Work item:
Word for word, repeat all the entries below, but without the pictures.

---------- Data shown

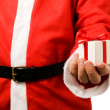 Santa Claus holding a gift - Stock Photo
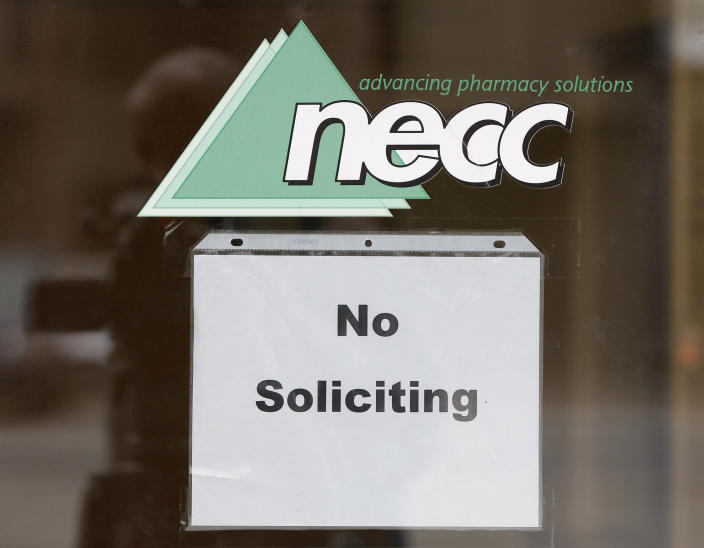 """A sign requesting """"No Soliciting"""" hangs on the door of New England Compounding in Framingham, Mass., Thursday, Oct. 4, 2012. An outbreak of a rare and deadly form of fungal meningitis that has killed 4 people and sickened another 26 in five states is believed to have been traced back to a steroid manufactured by the New England Compounding Center. (AP Photo/Stephan Savoia)"""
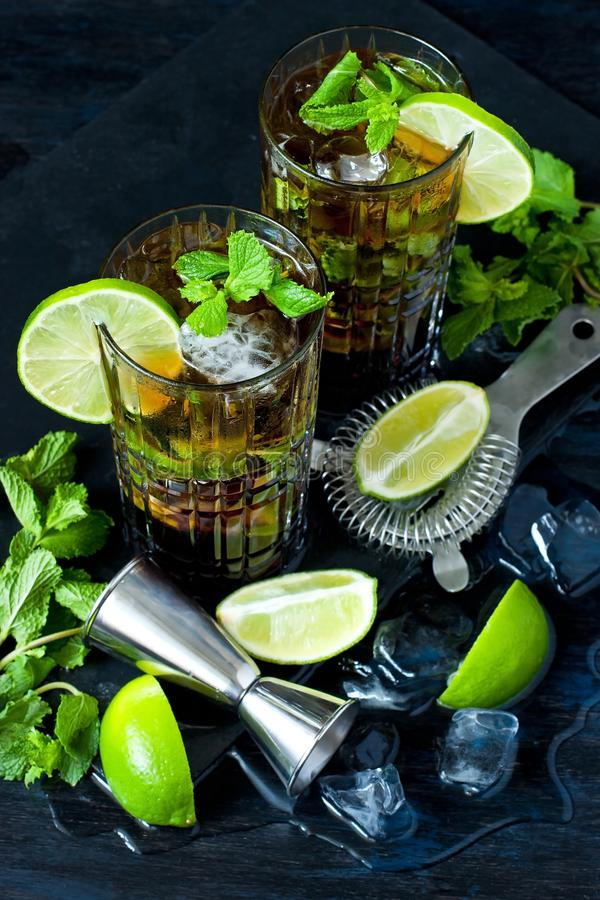 Cuba libre cocktail with rum, cola and lime, holidays party concept. royalty free stock photos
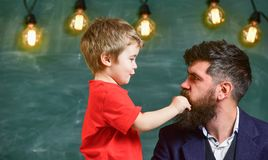 Teacher with beard, father and little son having fun in classroom, chalkboard on background. Dad with beard spend time. With son. Child cheerful play with beard royalty free stock photos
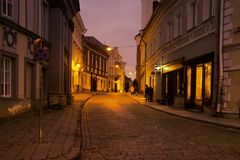 Capital of Lithuania. Night views. Lithuania, Vilnius - September 5, 2017: Capital of Lithuania. Night views of old city and narrow streets of medieval fortress stock images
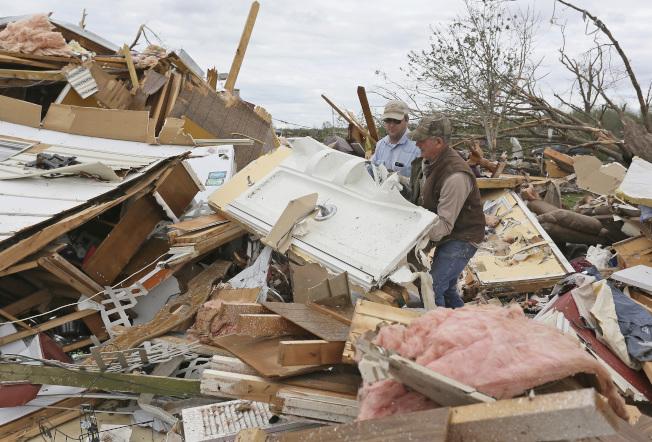 居民在瓦礫中清理家園。(美聯社)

--------------------

Exercise output:
 Santa Claus holding a gift - Stock Photo
 """A sign requesting """"No Soliciting"""" hangs on the door of New England Compounding in Framingham, Mass., Thursday, Oct. 4, 2012. An outbreak of a rare and deadly form of fungal meningitis that has killed 4 people and sickened another 26 in five states is believed to have been traced back to a steroid manufactured by the New England Compounding Center. (AP Photo/Stephan Savoia)"""
 Cuba libre cocktail with rum, cola and lime, holidays party concept. royalty free stock photos
 Teacher with beard, father and little son having fun in classroom, chalkboard on background. Dad with beard spend time. With son. Child cheerful play with beard royalty free stock photos
 Capital of Lithuania. Night views. Lithuania, Vilnius - September 5, 2017: Capital of Lithuania. Night views of old city and narrow streets of medieval fortress stock images
 居民在瓦礫中清理家園。(美聯社)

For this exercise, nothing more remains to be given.